Chances are they do not want to hear that ‘God needed another angel’, that ‘it was their time to go’, or that ‘everything happens for a reason’. In time, they may well come to that conclusion themselves, but for now, just meet them where they are in their journey. No trying to force them to the end for the happily ever after. Instead, say something like: 

‘Healing is for another day. For now, cry your tears, scream your rage and feel your pain. Do not hide from your heartbreak because it is proof of the love that you shared. You are strong enough to get through this and I will be here for you to lean on whenever you need.’

4. Give reassurance that their feelings are normal

If I ask you to think about ‘grief’, chances are you’ll picture something involving tears and being sad. A death-related depression if you will. But in my experience, grief is a super-sized Pick’n’Mix of every possible emotion going. Anger, rage, resentment, blame, sorrow, appreciation, love, hope, jealousy, fear. All of them. All at once.

It caught me by surprise when I lost my parents. I was totally unprepared for the exhaustion that came from riding a seamlessly never-ending rollercoaster of emotions. Climbing and crashing multiple times per day and my brain and body tried to recalibrate after being knocked sideways by my unthinkable loss. I feared I wasn’t coping ‘properly’ and began Googling to see if maybe I had an undiagnosed mental health condition.

I wish I had known that everything I was thinking and feeling was normal. And that reassurance could be just what your friend needs to. A message from you saying something like:

‘What you are going through is an abnormal situation. You can’t expect yourself to be or feel normal in an abnormal situation. Take off all pressure and expectations. Feel what you’re feeling and trust that your body knows what it’s doing as it goes through the motions. If you feel like things are getting out of control then let me know and we can find professional help but don’t rush yourself to get back to normal. What has happened is huge. You’re not in a race to ‘finish grieving’. 

5. If you can’t find the words, use the words of others

What words do you say to someone whose heart feels as if it has just been dragged clean out of their chest? Saying the right thing in these circumstances is difficult for the most eloquent among us. But it’s infinitely more difficult when you’re someone who struggles with words, is embarrassed about your spelling, or you find expressing your emotions difficult at the best of times.

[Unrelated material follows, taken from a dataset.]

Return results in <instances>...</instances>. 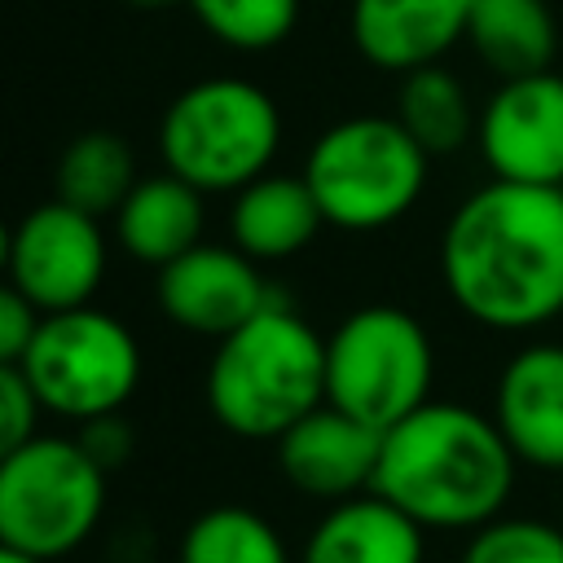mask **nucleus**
<instances>
[{"instance_id":"0eeeda50","label":"nucleus","mask_w":563,"mask_h":563,"mask_svg":"<svg viewBox=\"0 0 563 563\" xmlns=\"http://www.w3.org/2000/svg\"><path fill=\"white\" fill-rule=\"evenodd\" d=\"M106 479L75 435L40 431L0 462V541L44 563L75 554L106 515Z\"/></svg>"},{"instance_id":"9b49d317","label":"nucleus","mask_w":563,"mask_h":563,"mask_svg":"<svg viewBox=\"0 0 563 563\" xmlns=\"http://www.w3.org/2000/svg\"><path fill=\"white\" fill-rule=\"evenodd\" d=\"M277 290L264 282L260 264L233 242H198L180 260L163 264L154 277L158 312L198 339H229L251 317H260Z\"/></svg>"},{"instance_id":"f257e3e1","label":"nucleus","mask_w":563,"mask_h":563,"mask_svg":"<svg viewBox=\"0 0 563 563\" xmlns=\"http://www.w3.org/2000/svg\"><path fill=\"white\" fill-rule=\"evenodd\" d=\"M440 282L462 317L532 334L563 317V189L488 180L440 233Z\"/></svg>"},{"instance_id":"dca6fc26","label":"nucleus","mask_w":563,"mask_h":563,"mask_svg":"<svg viewBox=\"0 0 563 563\" xmlns=\"http://www.w3.org/2000/svg\"><path fill=\"white\" fill-rule=\"evenodd\" d=\"M207 194H198L194 185H185L172 172L158 176H141L132 185V194L123 198V207L114 211V242L128 260L150 264L154 273L172 260H180L185 251H194L207 229Z\"/></svg>"},{"instance_id":"cd10ccee","label":"nucleus","mask_w":563,"mask_h":563,"mask_svg":"<svg viewBox=\"0 0 563 563\" xmlns=\"http://www.w3.org/2000/svg\"><path fill=\"white\" fill-rule=\"evenodd\" d=\"M4 264H9V224L0 220V277H4Z\"/></svg>"},{"instance_id":"4468645a","label":"nucleus","mask_w":563,"mask_h":563,"mask_svg":"<svg viewBox=\"0 0 563 563\" xmlns=\"http://www.w3.org/2000/svg\"><path fill=\"white\" fill-rule=\"evenodd\" d=\"M466 18L471 0H352L347 31L369 66L409 75L466 40Z\"/></svg>"},{"instance_id":"4be33fe9","label":"nucleus","mask_w":563,"mask_h":563,"mask_svg":"<svg viewBox=\"0 0 563 563\" xmlns=\"http://www.w3.org/2000/svg\"><path fill=\"white\" fill-rule=\"evenodd\" d=\"M185 4L207 35H216L238 53L277 48L299 22V0H185Z\"/></svg>"},{"instance_id":"9d476101","label":"nucleus","mask_w":563,"mask_h":563,"mask_svg":"<svg viewBox=\"0 0 563 563\" xmlns=\"http://www.w3.org/2000/svg\"><path fill=\"white\" fill-rule=\"evenodd\" d=\"M475 145L493 180L563 189V75L537 70L501 79L479 110Z\"/></svg>"},{"instance_id":"423d86ee","label":"nucleus","mask_w":563,"mask_h":563,"mask_svg":"<svg viewBox=\"0 0 563 563\" xmlns=\"http://www.w3.org/2000/svg\"><path fill=\"white\" fill-rule=\"evenodd\" d=\"M435 383L427 325L400 303L352 308L325 334V405L374 427L378 435L422 409Z\"/></svg>"},{"instance_id":"7ed1b4c3","label":"nucleus","mask_w":563,"mask_h":563,"mask_svg":"<svg viewBox=\"0 0 563 563\" xmlns=\"http://www.w3.org/2000/svg\"><path fill=\"white\" fill-rule=\"evenodd\" d=\"M202 387L211 418L229 435L282 440L325 405V334L277 295L260 317L216 343Z\"/></svg>"},{"instance_id":"20e7f679","label":"nucleus","mask_w":563,"mask_h":563,"mask_svg":"<svg viewBox=\"0 0 563 563\" xmlns=\"http://www.w3.org/2000/svg\"><path fill=\"white\" fill-rule=\"evenodd\" d=\"M282 150L277 101L238 75H211L172 97L158 119L163 172L198 194H238L260 180Z\"/></svg>"},{"instance_id":"f3484780","label":"nucleus","mask_w":563,"mask_h":563,"mask_svg":"<svg viewBox=\"0 0 563 563\" xmlns=\"http://www.w3.org/2000/svg\"><path fill=\"white\" fill-rule=\"evenodd\" d=\"M321 207L303 176L264 172L229 202V242L255 264L295 260L321 233Z\"/></svg>"},{"instance_id":"a211bd4d","label":"nucleus","mask_w":563,"mask_h":563,"mask_svg":"<svg viewBox=\"0 0 563 563\" xmlns=\"http://www.w3.org/2000/svg\"><path fill=\"white\" fill-rule=\"evenodd\" d=\"M466 44L497 79L554 70L559 26L545 0H471Z\"/></svg>"},{"instance_id":"b1692460","label":"nucleus","mask_w":563,"mask_h":563,"mask_svg":"<svg viewBox=\"0 0 563 563\" xmlns=\"http://www.w3.org/2000/svg\"><path fill=\"white\" fill-rule=\"evenodd\" d=\"M44 405L35 400L22 365H0V462L40 435Z\"/></svg>"},{"instance_id":"6e6552de","label":"nucleus","mask_w":563,"mask_h":563,"mask_svg":"<svg viewBox=\"0 0 563 563\" xmlns=\"http://www.w3.org/2000/svg\"><path fill=\"white\" fill-rule=\"evenodd\" d=\"M141 343L106 308H70L40 317V330L22 356V374L44 413L66 422H92L123 413L141 387Z\"/></svg>"},{"instance_id":"1a4fd4ad","label":"nucleus","mask_w":563,"mask_h":563,"mask_svg":"<svg viewBox=\"0 0 563 563\" xmlns=\"http://www.w3.org/2000/svg\"><path fill=\"white\" fill-rule=\"evenodd\" d=\"M106 264H110V246L101 220L62 198L40 202L18 224H9L4 277L44 317L88 308L106 282Z\"/></svg>"},{"instance_id":"ddd939ff","label":"nucleus","mask_w":563,"mask_h":563,"mask_svg":"<svg viewBox=\"0 0 563 563\" xmlns=\"http://www.w3.org/2000/svg\"><path fill=\"white\" fill-rule=\"evenodd\" d=\"M493 422L519 466L563 475V343H528L501 365Z\"/></svg>"},{"instance_id":"5701e85b","label":"nucleus","mask_w":563,"mask_h":563,"mask_svg":"<svg viewBox=\"0 0 563 563\" xmlns=\"http://www.w3.org/2000/svg\"><path fill=\"white\" fill-rule=\"evenodd\" d=\"M462 563H563V523L532 515H497L475 528Z\"/></svg>"},{"instance_id":"f8f14e48","label":"nucleus","mask_w":563,"mask_h":563,"mask_svg":"<svg viewBox=\"0 0 563 563\" xmlns=\"http://www.w3.org/2000/svg\"><path fill=\"white\" fill-rule=\"evenodd\" d=\"M277 444V471L282 479L312 497V501H347L374 488L378 471V444L383 435L356 418H347L334 405H317L308 418H299Z\"/></svg>"},{"instance_id":"393cba45","label":"nucleus","mask_w":563,"mask_h":563,"mask_svg":"<svg viewBox=\"0 0 563 563\" xmlns=\"http://www.w3.org/2000/svg\"><path fill=\"white\" fill-rule=\"evenodd\" d=\"M40 308L9 282L0 277V365H22L35 330H40Z\"/></svg>"},{"instance_id":"a878e982","label":"nucleus","mask_w":563,"mask_h":563,"mask_svg":"<svg viewBox=\"0 0 563 563\" xmlns=\"http://www.w3.org/2000/svg\"><path fill=\"white\" fill-rule=\"evenodd\" d=\"M75 440L84 444V453H88L106 475L119 471V466L132 457V444H136V435H132V427H128L123 413H106V418L84 422V427L75 431Z\"/></svg>"},{"instance_id":"f03ea898","label":"nucleus","mask_w":563,"mask_h":563,"mask_svg":"<svg viewBox=\"0 0 563 563\" xmlns=\"http://www.w3.org/2000/svg\"><path fill=\"white\" fill-rule=\"evenodd\" d=\"M519 457L493 413L427 400L383 431L374 488L427 532H475L506 515Z\"/></svg>"},{"instance_id":"39448f33","label":"nucleus","mask_w":563,"mask_h":563,"mask_svg":"<svg viewBox=\"0 0 563 563\" xmlns=\"http://www.w3.org/2000/svg\"><path fill=\"white\" fill-rule=\"evenodd\" d=\"M427 167L431 154L396 114H352L312 141L299 176L325 224L343 233H378L413 211L427 189Z\"/></svg>"},{"instance_id":"6ab92c4d","label":"nucleus","mask_w":563,"mask_h":563,"mask_svg":"<svg viewBox=\"0 0 563 563\" xmlns=\"http://www.w3.org/2000/svg\"><path fill=\"white\" fill-rule=\"evenodd\" d=\"M396 119L431 158L435 154H457L475 136V123H479L466 84L453 70H444L440 62L400 75Z\"/></svg>"},{"instance_id":"2eb2a0df","label":"nucleus","mask_w":563,"mask_h":563,"mask_svg":"<svg viewBox=\"0 0 563 563\" xmlns=\"http://www.w3.org/2000/svg\"><path fill=\"white\" fill-rule=\"evenodd\" d=\"M299 563H427V528L378 493L325 506L299 545Z\"/></svg>"},{"instance_id":"aec40b11","label":"nucleus","mask_w":563,"mask_h":563,"mask_svg":"<svg viewBox=\"0 0 563 563\" xmlns=\"http://www.w3.org/2000/svg\"><path fill=\"white\" fill-rule=\"evenodd\" d=\"M136 154L114 132H84L75 136L53 172V198L88 211V216H114L123 198L136 185Z\"/></svg>"},{"instance_id":"c85d7f7f","label":"nucleus","mask_w":563,"mask_h":563,"mask_svg":"<svg viewBox=\"0 0 563 563\" xmlns=\"http://www.w3.org/2000/svg\"><path fill=\"white\" fill-rule=\"evenodd\" d=\"M123 4H132V9H167L176 0H123Z\"/></svg>"},{"instance_id":"c756f323","label":"nucleus","mask_w":563,"mask_h":563,"mask_svg":"<svg viewBox=\"0 0 563 563\" xmlns=\"http://www.w3.org/2000/svg\"><path fill=\"white\" fill-rule=\"evenodd\" d=\"M559 523H563V501H559Z\"/></svg>"},{"instance_id":"412c9836","label":"nucleus","mask_w":563,"mask_h":563,"mask_svg":"<svg viewBox=\"0 0 563 563\" xmlns=\"http://www.w3.org/2000/svg\"><path fill=\"white\" fill-rule=\"evenodd\" d=\"M176 563H299L286 537L251 506L224 501L189 519L176 545Z\"/></svg>"},{"instance_id":"bb28decb","label":"nucleus","mask_w":563,"mask_h":563,"mask_svg":"<svg viewBox=\"0 0 563 563\" xmlns=\"http://www.w3.org/2000/svg\"><path fill=\"white\" fill-rule=\"evenodd\" d=\"M0 563H44V559L22 554V550H13V545H4V541H0Z\"/></svg>"}]
</instances>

If that sounds like you but you still want to send a message to a grieving friend, consider Googling to find old quotes, letters, articles or songs that you think could offer some comfort. Set aside some time to find something(s) you think would resonate with them, their personality and their beliefs. Then send it along with a brief line or two. Something like:

‘I’ve tried to find the words to say everything that I want to, but I’m coming up short. So instead, here is a poem that I hope gives you some comfort, written by someone who clearly paid more attention in school English lessons than I did …’

That’s exactly what my uncle did. Not long after my dad died, he sent a card with a printed excerpt of a letter written by Henry James to Grace Norton in 1883 and it’s something I’ve never forgotten. You can find the full letter at Letters of Note, but the part he sent me said:

“Don’t think, don’t feel, any more than you can help, don’t conclude or decide—don’t do anything but wait. Everything will pass, and serenity and accepted mysteries and disillusionments, and the tenderness of a few good people, and new opportunities and ever so much of life, in a word, will remain. You will do all sorts of things yet, and I will help you … You are marked out for success, and you must not fail. You have my tenderest affection and all my confidence.” 

Whatever words you choose, I strongly encourage you to say them. There’s no way to accurately express the life-altering, world-shattering, cataclysmic effect of a loved one’s death. And there’s no way to make it through without the love, support and kindness of those around you so please, send that message, or write that card.